PROVIDED PASSAGE =>
════════════════════
Also getting patrol help will be a task force that targets the most violent criminals and works on long-term drug investigations. A patrol cyber analyst also will be assigned there.

In addition, two more state investigators will be assigned to an existing unit dealing with federal gun and drug cases overseen by the U.S. attorney’s office here.

Parson also said state probation and parole officials are working with city police on “heightened supervision” for violent offenders. He also cited plans by St. Louis County to put more of its police on MetroLink in the city.

Mayor Lyda Krewson and County Executive Sam Page, both Democrats, commended the Republican governor.

“It’s pretty good; we got a lot of what we asked for,” the mayor said. “But we all want more, right? I think it is a very good commitment by the governor.”

Page said the state plan is “going to be impactful” and “addresses crime head-on” and also helps crime victims.

But the Democratic minority floor leader in the Missouri House, Rep. Crystal Quade, D-Springfield, complained in a news release that Parson’s plan doesn’t include strengthening Missouri’s “dangerously weak gun laws.”

“I fear it will end up being little more than a public relations campaign that produces few, if any, tangible results.”

Quade also said while shifting more resources to St. Louis is appropriate, “that does nothing for Kansas City or rural areas” affected by gun-related violence and suicides.

Parson reiterated his position that it’s up to the Missouri Legislature to decide if it wants to make any changes to state gun laws.
════════════════════
MATERIAL PROVIDED =>
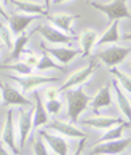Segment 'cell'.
<instances>
[{"label": "cell", "instance_id": "6da1fadb", "mask_svg": "<svg viewBox=\"0 0 131 155\" xmlns=\"http://www.w3.org/2000/svg\"><path fill=\"white\" fill-rule=\"evenodd\" d=\"M67 99V117L70 123H77L80 120V115L88 109L91 96L85 91L83 87L70 88L66 91Z\"/></svg>", "mask_w": 131, "mask_h": 155}, {"label": "cell", "instance_id": "7a4b0ae2", "mask_svg": "<svg viewBox=\"0 0 131 155\" xmlns=\"http://www.w3.org/2000/svg\"><path fill=\"white\" fill-rule=\"evenodd\" d=\"M90 5L94 10L101 11L102 15L107 18V21H122L129 18V5L128 0H112L109 3L102 2H90Z\"/></svg>", "mask_w": 131, "mask_h": 155}, {"label": "cell", "instance_id": "3957f363", "mask_svg": "<svg viewBox=\"0 0 131 155\" xmlns=\"http://www.w3.org/2000/svg\"><path fill=\"white\" fill-rule=\"evenodd\" d=\"M18 117H15V130H16V144L18 149L21 150L24 147L27 137L32 133V114H34V107H27L24 109H18L16 110Z\"/></svg>", "mask_w": 131, "mask_h": 155}, {"label": "cell", "instance_id": "277c9868", "mask_svg": "<svg viewBox=\"0 0 131 155\" xmlns=\"http://www.w3.org/2000/svg\"><path fill=\"white\" fill-rule=\"evenodd\" d=\"M94 58H98L101 62H104V64L112 69L118 64H122L129 56V48L128 47H118V45H109V47L106 48H98L94 51Z\"/></svg>", "mask_w": 131, "mask_h": 155}, {"label": "cell", "instance_id": "5b68a950", "mask_svg": "<svg viewBox=\"0 0 131 155\" xmlns=\"http://www.w3.org/2000/svg\"><path fill=\"white\" fill-rule=\"evenodd\" d=\"M0 99L3 101L5 107H31L32 101L21 93V90L11 87L10 83H5L0 80Z\"/></svg>", "mask_w": 131, "mask_h": 155}, {"label": "cell", "instance_id": "8992f818", "mask_svg": "<svg viewBox=\"0 0 131 155\" xmlns=\"http://www.w3.org/2000/svg\"><path fill=\"white\" fill-rule=\"evenodd\" d=\"M45 130H50L53 133L59 134L66 139H87L88 134L85 133L83 130L77 128L75 123H70V122H64V120H50L48 125L45 126Z\"/></svg>", "mask_w": 131, "mask_h": 155}, {"label": "cell", "instance_id": "52a82bcc", "mask_svg": "<svg viewBox=\"0 0 131 155\" xmlns=\"http://www.w3.org/2000/svg\"><path fill=\"white\" fill-rule=\"evenodd\" d=\"M96 67H98L96 61H94V59H91L87 66H83L82 69H78V71H75L74 74H70V75L67 77L66 82L59 87V91H67V90H70V88L83 87V83H87L88 80L93 77V74H94V71H96Z\"/></svg>", "mask_w": 131, "mask_h": 155}, {"label": "cell", "instance_id": "ba28073f", "mask_svg": "<svg viewBox=\"0 0 131 155\" xmlns=\"http://www.w3.org/2000/svg\"><path fill=\"white\" fill-rule=\"evenodd\" d=\"M10 78H13L15 83L19 85L21 88V93L22 94H27V93H32L35 91L37 88L43 87V85H48V83H53L54 82V77H45V75H37V74H29V75H11Z\"/></svg>", "mask_w": 131, "mask_h": 155}, {"label": "cell", "instance_id": "9c48e42d", "mask_svg": "<svg viewBox=\"0 0 131 155\" xmlns=\"http://www.w3.org/2000/svg\"><path fill=\"white\" fill-rule=\"evenodd\" d=\"M43 18H47L50 21V26H53L54 29L61 31L62 34L74 37V22L77 19H80V15H74V13H48L43 15Z\"/></svg>", "mask_w": 131, "mask_h": 155}, {"label": "cell", "instance_id": "30bf717a", "mask_svg": "<svg viewBox=\"0 0 131 155\" xmlns=\"http://www.w3.org/2000/svg\"><path fill=\"white\" fill-rule=\"evenodd\" d=\"M38 137L45 142L48 150H51L54 155H69V142H67L66 137L45 128L38 130Z\"/></svg>", "mask_w": 131, "mask_h": 155}, {"label": "cell", "instance_id": "8fae6325", "mask_svg": "<svg viewBox=\"0 0 131 155\" xmlns=\"http://www.w3.org/2000/svg\"><path fill=\"white\" fill-rule=\"evenodd\" d=\"M35 32H38L43 37V40L53 47H69L72 43L74 37L67 35V34H62L61 31L54 29L53 26L50 24H40L35 27Z\"/></svg>", "mask_w": 131, "mask_h": 155}, {"label": "cell", "instance_id": "7c38bea8", "mask_svg": "<svg viewBox=\"0 0 131 155\" xmlns=\"http://www.w3.org/2000/svg\"><path fill=\"white\" fill-rule=\"evenodd\" d=\"M15 115H16V110L13 107H8L7 110V118L2 125V142L13 153H18L19 149H18V144H16V130H15Z\"/></svg>", "mask_w": 131, "mask_h": 155}, {"label": "cell", "instance_id": "4fadbf2b", "mask_svg": "<svg viewBox=\"0 0 131 155\" xmlns=\"http://www.w3.org/2000/svg\"><path fill=\"white\" fill-rule=\"evenodd\" d=\"M42 48L45 50V53L48 56H51L58 64H62V66L69 64V62H72L75 58H78L82 54L80 50H75L70 47H47L43 42H42Z\"/></svg>", "mask_w": 131, "mask_h": 155}, {"label": "cell", "instance_id": "5bb4252c", "mask_svg": "<svg viewBox=\"0 0 131 155\" xmlns=\"http://www.w3.org/2000/svg\"><path fill=\"white\" fill-rule=\"evenodd\" d=\"M129 147V137H122L117 141H107V142H98L91 155H120Z\"/></svg>", "mask_w": 131, "mask_h": 155}, {"label": "cell", "instance_id": "9a60e30c", "mask_svg": "<svg viewBox=\"0 0 131 155\" xmlns=\"http://www.w3.org/2000/svg\"><path fill=\"white\" fill-rule=\"evenodd\" d=\"M38 18L42 16H37V15H22V13H13L8 16V29L11 32V35H21L24 34L26 29L29 27L34 21H37Z\"/></svg>", "mask_w": 131, "mask_h": 155}, {"label": "cell", "instance_id": "2e32d148", "mask_svg": "<svg viewBox=\"0 0 131 155\" xmlns=\"http://www.w3.org/2000/svg\"><path fill=\"white\" fill-rule=\"evenodd\" d=\"M32 96H34V114H32V130L35 128H40V126H47L50 122V115L45 109L43 104V99H42V94L40 91L35 90L32 91Z\"/></svg>", "mask_w": 131, "mask_h": 155}, {"label": "cell", "instance_id": "e0dca14e", "mask_svg": "<svg viewBox=\"0 0 131 155\" xmlns=\"http://www.w3.org/2000/svg\"><path fill=\"white\" fill-rule=\"evenodd\" d=\"M122 122H123L122 117H109V115H101V114H98L96 117L83 118L80 123L83 126H90V128L98 130V131H107L109 128H112V126H115Z\"/></svg>", "mask_w": 131, "mask_h": 155}, {"label": "cell", "instance_id": "ac0fdd59", "mask_svg": "<svg viewBox=\"0 0 131 155\" xmlns=\"http://www.w3.org/2000/svg\"><path fill=\"white\" fill-rule=\"evenodd\" d=\"M112 101H113V97H112V87H110V85H104V87L99 88L98 93L90 99V106L88 107H91L96 114H99L102 109L110 107Z\"/></svg>", "mask_w": 131, "mask_h": 155}, {"label": "cell", "instance_id": "d6986e66", "mask_svg": "<svg viewBox=\"0 0 131 155\" xmlns=\"http://www.w3.org/2000/svg\"><path fill=\"white\" fill-rule=\"evenodd\" d=\"M122 40L120 37V21H112L109 29H107L102 35L99 37V40H96V48H102L104 45H115Z\"/></svg>", "mask_w": 131, "mask_h": 155}, {"label": "cell", "instance_id": "ffe728a7", "mask_svg": "<svg viewBox=\"0 0 131 155\" xmlns=\"http://www.w3.org/2000/svg\"><path fill=\"white\" fill-rule=\"evenodd\" d=\"M10 3L22 15H37V16H43L48 11L43 8V5L37 3V2H27V0H10Z\"/></svg>", "mask_w": 131, "mask_h": 155}, {"label": "cell", "instance_id": "44dd1931", "mask_svg": "<svg viewBox=\"0 0 131 155\" xmlns=\"http://www.w3.org/2000/svg\"><path fill=\"white\" fill-rule=\"evenodd\" d=\"M112 87V93H115V99H117V104H118V110L123 115V120H129V94H126L125 91L120 88L115 80H112L110 83Z\"/></svg>", "mask_w": 131, "mask_h": 155}, {"label": "cell", "instance_id": "7402d4cb", "mask_svg": "<svg viewBox=\"0 0 131 155\" xmlns=\"http://www.w3.org/2000/svg\"><path fill=\"white\" fill-rule=\"evenodd\" d=\"M96 40H98V32L94 29H85L80 35H78V42H80V51L83 56H90L93 51Z\"/></svg>", "mask_w": 131, "mask_h": 155}, {"label": "cell", "instance_id": "603a6c76", "mask_svg": "<svg viewBox=\"0 0 131 155\" xmlns=\"http://www.w3.org/2000/svg\"><path fill=\"white\" fill-rule=\"evenodd\" d=\"M129 130V120H123L122 123H118L115 126H112L107 131H104V134L99 137V142H107V141H117L122 139L123 134Z\"/></svg>", "mask_w": 131, "mask_h": 155}, {"label": "cell", "instance_id": "cb8c5ba5", "mask_svg": "<svg viewBox=\"0 0 131 155\" xmlns=\"http://www.w3.org/2000/svg\"><path fill=\"white\" fill-rule=\"evenodd\" d=\"M29 42V35L24 32L18 35L15 40H13V47H11V54H10V61H19L22 51L26 50V45Z\"/></svg>", "mask_w": 131, "mask_h": 155}, {"label": "cell", "instance_id": "d4e9b609", "mask_svg": "<svg viewBox=\"0 0 131 155\" xmlns=\"http://www.w3.org/2000/svg\"><path fill=\"white\" fill-rule=\"evenodd\" d=\"M35 69H37V71H40V72H47V71H59V72H64V71H66L64 66L58 64V62L51 58V56H48L47 53L40 56V59H38Z\"/></svg>", "mask_w": 131, "mask_h": 155}, {"label": "cell", "instance_id": "484cf974", "mask_svg": "<svg viewBox=\"0 0 131 155\" xmlns=\"http://www.w3.org/2000/svg\"><path fill=\"white\" fill-rule=\"evenodd\" d=\"M110 74L115 77L113 80H115V82L120 85V88H122L126 94H129V91H131V78H129L128 74L122 72L120 69H117V67H112V69H110Z\"/></svg>", "mask_w": 131, "mask_h": 155}, {"label": "cell", "instance_id": "4316f807", "mask_svg": "<svg viewBox=\"0 0 131 155\" xmlns=\"http://www.w3.org/2000/svg\"><path fill=\"white\" fill-rule=\"evenodd\" d=\"M0 69L15 72V75H29V74H32V71H34V69H31L29 66L22 64L21 61L15 62V64H8V66H0Z\"/></svg>", "mask_w": 131, "mask_h": 155}, {"label": "cell", "instance_id": "83f0119b", "mask_svg": "<svg viewBox=\"0 0 131 155\" xmlns=\"http://www.w3.org/2000/svg\"><path fill=\"white\" fill-rule=\"evenodd\" d=\"M38 59H40V54L35 53L34 50H24V51H22V54H21V58H19V61L22 62V64L29 66L31 69H35Z\"/></svg>", "mask_w": 131, "mask_h": 155}, {"label": "cell", "instance_id": "f1b7e54d", "mask_svg": "<svg viewBox=\"0 0 131 155\" xmlns=\"http://www.w3.org/2000/svg\"><path fill=\"white\" fill-rule=\"evenodd\" d=\"M0 43L7 50H11V47H13V35L2 19H0Z\"/></svg>", "mask_w": 131, "mask_h": 155}, {"label": "cell", "instance_id": "f546056e", "mask_svg": "<svg viewBox=\"0 0 131 155\" xmlns=\"http://www.w3.org/2000/svg\"><path fill=\"white\" fill-rule=\"evenodd\" d=\"M45 109H47L48 115H58V114L62 110V101L59 99H51V101H45Z\"/></svg>", "mask_w": 131, "mask_h": 155}, {"label": "cell", "instance_id": "4dcf8cb0", "mask_svg": "<svg viewBox=\"0 0 131 155\" xmlns=\"http://www.w3.org/2000/svg\"><path fill=\"white\" fill-rule=\"evenodd\" d=\"M32 150H34V155H50L48 147L45 146V142L40 139V137H37V139L34 141V147H32Z\"/></svg>", "mask_w": 131, "mask_h": 155}, {"label": "cell", "instance_id": "1f68e13d", "mask_svg": "<svg viewBox=\"0 0 131 155\" xmlns=\"http://www.w3.org/2000/svg\"><path fill=\"white\" fill-rule=\"evenodd\" d=\"M59 88H51V87H47L43 91H42V99H45V101H51V99H58L59 97Z\"/></svg>", "mask_w": 131, "mask_h": 155}, {"label": "cell", "instance_id": "d6a6232c", "mask_svg": "<svg viewBox=\"0 0 131 155\" xmlns=\"http://www.w3.org/2000/svg\"><path fill=\"white\" fill-rule=\"evenodd\" d=\"M85 146H87V139H80V141H78V144H77V147H75V150L72 152V155H83Z\"/></svg>", "mask_w": 131, "mask_h": 155}, {"label": "cell", "instance_id": "836d02e7", "mask_svg": "<svg viewBox=\"0 0 131 155\" xmlns=\"http://www.w3.org/2000/svg\"><path fill=\"white\" fill-rule=\"evenodd\" d=\"M0 155H11V150L3 144L2 141H0Z\"/></svg>", "mask_w": 131, "mask_h": 155}, {"label": "cell", "instance_id": "e575fe53", "mask_svg": "<svg viewBox=\"0 0 131 155\" xmlns=\"http://www.w3.org/2000/svg\"><path fill=\"white\" fill-rule=\"evenodd\" d=\"M8 13H7V10H5V7L2 5V2H0V18H3V19H8Z\"/></svg>", "mask_w": 131, "mask_h": 155}, {"label": "cell", "instance_id": "d590c367", "mask_svg": "<svg viewBox=\"0 0 131 155\" xmlns=\"http://www.w3.org/2000/svg\"><path fill=\"white\" fill-rule=\"evenodd\" d=\"M67 2H70V0H51V5H62V3H67Z\"/></svg>", "mask_w": 131, "mask_h": 155}, {"label": "cell", "instance_id": "8d00e7d4", "mask_svg": "<svg viewBox=\"0 0 131 155\" xmlns=\"http://www.w3.org/2000/svg\"><path fill=\"white\" fill-rule=\"evenodd\" d=\"M43 8L47 10V11H50V8H51V0H43Z\"/></svg>", "mask_w": 131, "mask_h": 155}, {"label": "cell", "instance_id": "74e56055", "mask_svg": "<svg viewBox=\"0 0 131 155\" xmlns=\"http://www.w3.org/2000/svg\"><path fill=\"white\" fill-rule=\"evenodd\" d=\"M8 3H10V0H3V2H2V5H3V7H7Z\"/></svg>", "mask_w": 131, "mask_h": 155}, {"label": "cell", "instance_id": "f35d334b", "mask_svg": "<svg viewBox=\"0 0 131 155\" xmlns=\"http://www.w3.org/2000/svg\"><path fill=\"white\" fill-rule=\"evenodd\" d=\"M90 2H93V0H88V3H90Z\"/></svg>", "mask_w": 131, "mask_h": 155}]
</instances>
════════════════════
TASK INSTRUCTIONS => Please repeat the piece on the governor's crime plan word for word, starting with "Quade also said" and going on through "state gun laws.". None of the material has any bearing here.

WRITTEN ANSWER =>
Quade also said while shifting more resources to St. Louis is appropriate, “that does nothing for Kansas City or rural areas” affected by gun-related violence and suicides.

Parson reiterated his position that it’s up to the Missouri Legislature to decide if it wants to make any changes to state gun laws.